• Short exercise
Write the records below out again exactly as given, with no images.

^^^^

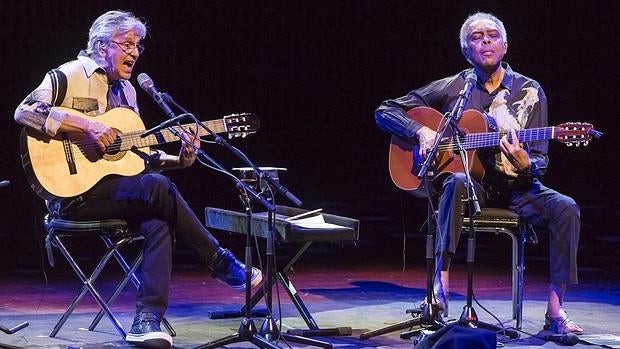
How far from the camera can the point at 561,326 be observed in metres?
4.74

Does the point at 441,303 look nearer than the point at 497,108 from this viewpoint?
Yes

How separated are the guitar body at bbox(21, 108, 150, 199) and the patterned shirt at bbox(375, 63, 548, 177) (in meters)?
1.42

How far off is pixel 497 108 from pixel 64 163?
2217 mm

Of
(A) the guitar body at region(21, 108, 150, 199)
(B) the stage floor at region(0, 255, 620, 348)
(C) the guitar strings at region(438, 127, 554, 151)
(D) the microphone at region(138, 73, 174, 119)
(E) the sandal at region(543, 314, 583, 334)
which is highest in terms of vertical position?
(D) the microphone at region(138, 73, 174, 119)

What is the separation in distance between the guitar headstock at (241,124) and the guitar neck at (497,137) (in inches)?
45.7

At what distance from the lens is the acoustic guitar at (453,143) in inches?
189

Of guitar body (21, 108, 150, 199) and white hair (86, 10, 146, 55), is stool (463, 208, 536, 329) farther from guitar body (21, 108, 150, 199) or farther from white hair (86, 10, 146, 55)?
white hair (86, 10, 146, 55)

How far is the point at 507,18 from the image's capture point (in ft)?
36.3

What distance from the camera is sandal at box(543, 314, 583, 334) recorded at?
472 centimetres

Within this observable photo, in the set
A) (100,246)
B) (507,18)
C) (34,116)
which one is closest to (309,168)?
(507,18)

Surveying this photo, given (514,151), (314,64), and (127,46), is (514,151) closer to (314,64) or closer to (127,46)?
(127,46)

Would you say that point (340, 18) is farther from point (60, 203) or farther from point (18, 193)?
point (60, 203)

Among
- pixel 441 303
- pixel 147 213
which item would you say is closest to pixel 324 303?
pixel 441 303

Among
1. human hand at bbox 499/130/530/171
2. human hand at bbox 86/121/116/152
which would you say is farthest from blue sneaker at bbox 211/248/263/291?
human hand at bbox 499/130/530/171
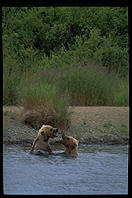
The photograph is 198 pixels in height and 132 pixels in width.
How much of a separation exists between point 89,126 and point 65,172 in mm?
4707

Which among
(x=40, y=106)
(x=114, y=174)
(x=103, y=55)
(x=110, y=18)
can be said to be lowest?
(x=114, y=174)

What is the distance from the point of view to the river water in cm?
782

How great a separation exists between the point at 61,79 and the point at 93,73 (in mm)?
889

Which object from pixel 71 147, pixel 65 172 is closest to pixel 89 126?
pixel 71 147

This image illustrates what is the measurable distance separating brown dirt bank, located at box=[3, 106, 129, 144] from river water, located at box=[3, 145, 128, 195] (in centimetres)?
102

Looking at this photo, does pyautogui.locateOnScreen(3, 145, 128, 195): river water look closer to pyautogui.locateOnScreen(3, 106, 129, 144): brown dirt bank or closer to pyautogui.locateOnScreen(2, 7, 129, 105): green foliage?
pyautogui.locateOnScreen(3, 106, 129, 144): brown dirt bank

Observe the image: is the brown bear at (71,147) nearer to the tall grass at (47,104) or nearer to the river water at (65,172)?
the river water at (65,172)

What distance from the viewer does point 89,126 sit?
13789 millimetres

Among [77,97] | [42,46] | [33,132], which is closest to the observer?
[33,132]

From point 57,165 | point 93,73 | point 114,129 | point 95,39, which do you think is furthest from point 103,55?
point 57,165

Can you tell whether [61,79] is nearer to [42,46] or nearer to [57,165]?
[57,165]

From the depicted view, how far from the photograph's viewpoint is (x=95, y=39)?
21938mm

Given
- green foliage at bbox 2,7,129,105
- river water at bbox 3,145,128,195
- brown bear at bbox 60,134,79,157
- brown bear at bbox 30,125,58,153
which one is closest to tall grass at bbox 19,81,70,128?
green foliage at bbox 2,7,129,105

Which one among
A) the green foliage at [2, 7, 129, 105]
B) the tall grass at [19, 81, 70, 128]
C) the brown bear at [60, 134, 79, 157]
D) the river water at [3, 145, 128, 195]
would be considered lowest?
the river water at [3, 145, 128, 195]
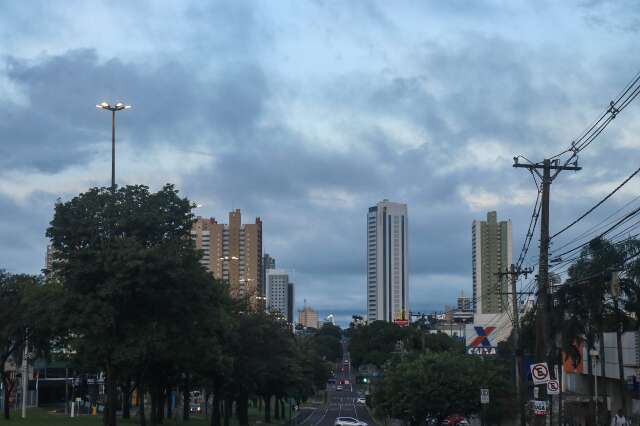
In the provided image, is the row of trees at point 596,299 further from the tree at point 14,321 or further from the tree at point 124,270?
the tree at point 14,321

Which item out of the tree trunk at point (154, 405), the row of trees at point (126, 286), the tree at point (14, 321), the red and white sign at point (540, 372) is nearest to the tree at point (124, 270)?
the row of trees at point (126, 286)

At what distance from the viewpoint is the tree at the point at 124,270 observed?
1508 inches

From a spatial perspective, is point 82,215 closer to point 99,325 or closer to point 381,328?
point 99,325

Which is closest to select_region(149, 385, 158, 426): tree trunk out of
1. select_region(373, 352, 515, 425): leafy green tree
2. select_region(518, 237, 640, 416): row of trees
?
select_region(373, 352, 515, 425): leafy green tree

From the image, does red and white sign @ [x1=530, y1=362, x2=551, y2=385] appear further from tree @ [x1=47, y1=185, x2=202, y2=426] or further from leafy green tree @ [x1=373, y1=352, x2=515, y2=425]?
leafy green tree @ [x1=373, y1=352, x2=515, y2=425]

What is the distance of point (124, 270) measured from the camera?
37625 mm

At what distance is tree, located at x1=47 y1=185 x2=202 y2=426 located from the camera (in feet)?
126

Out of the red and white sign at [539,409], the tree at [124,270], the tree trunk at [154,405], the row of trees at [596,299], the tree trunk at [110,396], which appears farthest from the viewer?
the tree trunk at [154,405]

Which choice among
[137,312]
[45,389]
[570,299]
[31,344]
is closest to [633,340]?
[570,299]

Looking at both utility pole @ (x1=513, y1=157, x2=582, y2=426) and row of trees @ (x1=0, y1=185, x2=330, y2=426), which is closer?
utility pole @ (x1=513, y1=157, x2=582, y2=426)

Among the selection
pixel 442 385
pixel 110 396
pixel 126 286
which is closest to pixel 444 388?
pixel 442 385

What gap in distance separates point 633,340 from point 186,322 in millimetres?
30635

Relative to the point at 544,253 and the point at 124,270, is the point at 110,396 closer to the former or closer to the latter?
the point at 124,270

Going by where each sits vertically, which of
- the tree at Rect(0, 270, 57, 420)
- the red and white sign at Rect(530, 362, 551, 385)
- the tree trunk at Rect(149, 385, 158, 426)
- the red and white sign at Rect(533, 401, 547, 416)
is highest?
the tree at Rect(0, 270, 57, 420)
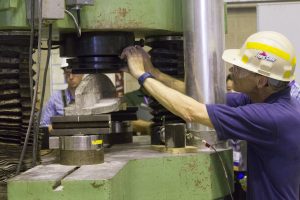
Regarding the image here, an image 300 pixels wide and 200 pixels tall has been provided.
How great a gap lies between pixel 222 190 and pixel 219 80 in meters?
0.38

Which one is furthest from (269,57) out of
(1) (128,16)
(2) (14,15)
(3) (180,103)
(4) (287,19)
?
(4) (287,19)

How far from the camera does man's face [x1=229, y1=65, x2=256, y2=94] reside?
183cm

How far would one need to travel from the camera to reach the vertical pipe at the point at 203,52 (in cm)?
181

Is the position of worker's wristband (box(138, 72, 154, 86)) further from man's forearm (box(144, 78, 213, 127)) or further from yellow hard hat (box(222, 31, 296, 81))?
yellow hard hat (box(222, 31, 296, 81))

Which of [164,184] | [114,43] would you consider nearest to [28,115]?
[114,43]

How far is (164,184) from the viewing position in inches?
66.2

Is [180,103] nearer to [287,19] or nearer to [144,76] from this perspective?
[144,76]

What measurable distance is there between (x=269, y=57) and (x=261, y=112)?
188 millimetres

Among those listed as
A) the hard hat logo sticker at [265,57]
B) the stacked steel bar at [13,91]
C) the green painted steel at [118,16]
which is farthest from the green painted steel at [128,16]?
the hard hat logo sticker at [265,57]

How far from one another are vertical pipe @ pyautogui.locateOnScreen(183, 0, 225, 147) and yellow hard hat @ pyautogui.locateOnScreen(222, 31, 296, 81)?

^^^^

• Result of the exercise
How far from the camera can the point at 561,326 be observed in metres?
4.74

Does the point at 441,303 look nearer than the point at 497,108 from this viewpoint?
Yes

How separated are the guitar body at bbox(21, 108, 150, 199) and the patterned shirt at bbox(375, 63, 548, 177) (in meters)?
1.42

How far off is pixel 497 108 from pixel 64 163?
2217 mm

Of
(A) the guitar body at region(21, 108, 150, 199)
(B) the stage floor at region(0, 255, 620, 348)
(C) the guitar strings at region(438, 127, 554, 151)
(D) the microphone at region(138, 73, 174, 119)
(E) the sandal at region(543, 314, 583, 334)
which is highest in terms of vertical position?
(D) the microphone at region(138, 73, 174, 119)

What is the separation in distance between the guitar headstock at (241,124) and the guitar neck at (497,137) (in inches)?
45.7

At what distance from the lens is the acoustic guitar at (453,143) in inches?
189

Of guitar body (21, 108, 150, 199) and white hair (86, 10, 146, 55), is stool (463, 208, 536, 329) farther from guitar body (21, 108, 150, 199) or farther from white hair (86, 10, 146, 55)?
white hair (86, 10, 146, 55)

How far is the point at 507,18 from the image's capture point (in ft)?
36.3

What distance from the camera is sandal at box(543, 314, 583, 334) recorded at?
472 centimetres

Within this observable photo, in the set
A) (100,246)
B) (507,18)
C) (34,116)
which one is closest to (309,168)?
(507,18)

Surveying this photo, given (514,151), (314,64), and (127,46), is (514,151) closer to (314,64) or closer to (127,46)?
(127,46)

Would you say that point (340, 18) is farther from point (60, 203) or farther from point (18, 193)?
point (60, 203)

Among
- pixel 441 303
- pixel 147 213
which item would you say is closest to pixel 324 303?
pixel 441 303

Among
1. human hand at bbox 499/130/530/171
2. human hand at bbox 86/121/116/152
which would you say is farthest from blue sneaker at bbox 211/248/263/291?
human hand at bbox 499/130/530/171
The photograph is 198 pixels in height and 132 pixels in width.
How much of a separation exists between point 89,126 and point 65,172 in mm?
4707

Which among
(x=40, y=106)
(x=114, y=174)
(x=103, y=55)
(x=110, y=18)
can be said to be lowest?
(x=114, y=174)

What is the distance from the point of view to the river water in cm?
782

How great a separation exists between the point at 61,79 and the point at 93,73 (in mm)?
889

Which object from pixel 71 147, pixel 65 172 is closest to pixel 89 126?
pixel 71 147

This image illustrates what is the measurable distance separating brown dirt bank, located at box=[3, 106, 129, 144] from river water, located at box=[3, 145, 128, 195] (in centimetres)?
102

Looking at this photo, does pyautogui.locateOnScreen(3, 145, 128, 195): river water look closer to pyautogui.locateOnScreen(3, 106, 129, 144): brown dirt bank or closer to pyautogui.locateOnScreen(2, 7, 129, 105): green foliage?
pyautogui.locateOnScreen(3, 106, 129, 144): brown dirt bank

Observe the image: is the brown bear at (71,147) nearer to the tall grass at (47,104) or nearer to the river water at (65,172)?
the river water at (65,172)

What distance from the viewer does point 89,126 sit?
13789 millimetres

Among [77,97] | [42,46] | [33,132], which is closest to the observer?
[33,132]

From point 57,165 | point 93,73 | point 114,129 | point 95,39, which do you think is furthest from point 103,55?
point 57,165

Can you tell whether [61,79] is nearer to [42,46] or nearer to [57,165]?
[57,165]

From the depicted view, how far from the photograph's viewpoint is (x=95, y=39)?
21938mm

Given
- green foliage at bbox 2,7,129,105
- river water at bbox 3,145,128,195
- brown bear at bbox 60,134,79,157
- brown bear at bbox 30,125,58,153
which one is closest to tall grass at bbox 19,81,70,128?
green foliage at bbox 2,7,129,105

Which one among
A) the green foliage at [2, 7, 129, 105]
B) the tall grass at [19, 81, 70, 128]
C) the brown bear at [60, 134, 79, 157]
D) the river water at [3, 145, 128, 195]
would be considered lowest?
the river water at [3, 145, 128, 195]
In the provided image, is the row of trees at point 596,299 further from the tree at point 14,321 or further from the tree at point 124,270?
the tree at point 14,321

Which item out of the tree trunk at point (154, 405), the row of trees at point (126, 286), the tree at point (14, 321), the red and white sign at point (540, 372) is nearest to the tree at point (124, 270)?
the row of trees at point (126, 286)

At what distance from the viewpoint is the tree at the point at 124,270 observed?
1508 inches

From a spatial perspective, is point 82,215 closer to point 99,325 or closer to point 381,328?
point 99,325

Which is closest to select_region(149, 385, 158, 426): tree trunk out of
1. select_region(373, 352, 515, 425): leafy green tree
2. select_region(518, 237, 640, 416): row of trees
?
select_region(373, 352, 515, 425): leafy green tree

From the image, does red and white sign @ [x1=530, y1=362, x2=551, y2=385] appear further from tree @ [x1=47, y1=185, x2=202, y2=426] or further from leafy green tree @ [x1=373, y1=352, x2=515, y2=425]?
leafy green tree @ [x1=373, y1=352, x2=515, y2=425]

What is the distance of point (124, 270) measured from the camera?
37625 mm

At what distance is tree, located at x1=47 y1=185 x2=202 y2=426 located from the camera (in feet)?
126

Out of the red and white sign at [539,409], the tree at [124,270], the tree trunk at [154,405], the row of trees at [596,299], the tree trunk at [110,396], which appears farthest from the viewer?
the tree trunk at [154,405]

Which choice among
[137,312]
[45,389]
[570,299]
[31,344]
is closest to [633,340]?
[570,299]

Looking at both utility pole @ (x1=513, y1=157, x2=582, y2=426) and row of trees @ (x1=0, y1=185, x2=330, y2=426), which is closer?
utility pole @ (x1=513, y1=157, x2=582, y2=426)

Among the selection
pixel 442 385
pixel 110 396
pixel 126 286
which is closest to pixel 444 388?
pixel 442 385

What gap in distance separates point 633,340 from point 186,322 in millimetres?
30635

Relative to the point at 544,253 and the point at 124,270, is the point at 110,396 closer to the former or closer to the latter?
the point at 124,270

Going by where each sits vertically, which of
- the tree at Rect(0, 270, 57, 420)
- the red and white sign at Rect(530, 362, 551, 385)
- the tree trunk at Rect(149, 385, 158, 426)
- the red and white sign at Rect(533, 401, 547, 416)
is highest?
the tree at Rect(0, 270, 57, 420)
Regarding the image here, an image 300 pixels wide and 200 pixels tall has been provided.
How great a gap lies between pixel 222 190 and pixel 219 80 in meters?
0.38

Which one is furthest from (269,57) out of
(1) (128,16)
(2) (14,15)
(3) (180,103)
(4) (287,19)
?
(4) (287,19)

How far from the camera does man's face [x1=229, y1=65, x2=256, y2=94] reside?
183cm

How far would one need to travel from the camera to reach the vertical pipe at the point at 203,52 (in cm)?
181

Is the position of worker's wristband (box(138, 72, 154, 86)) further from man's forearm (box(144, 78, 213, 127)) or further from yellow hard hat (box(222, 31, 296, 81))?
yellow hard hat (box(222, 31, 296, 81))

Which of [164,184] | [114,43] would you consider nearest to [28,115]?
[114,43]

How far is (164,184) from the viewing position in inches?
66.2

Is [180,103] nearer to [287,19] or nearer to [144,76] from this perspective?
[144,76]

What measurable distance is there between (x=269, y=57) and (x=261, y=112)?
188 millimetres

Among those listed as
A) the hard hat logo sticker at [265,57]
B) the stacked steel bar at [13,91]
C) the green painted steel at [118,16]
which is farthest from the green painted steel at [128,16]?
the hard hat logo sticker at [265,57]

How far from one another are vertical pipe @ pyautogui.locateOnScreen(183, 0, 225, 147) and yellow hard hat @ pyautogui.locateOnScreen(222, 31, 296, 81)?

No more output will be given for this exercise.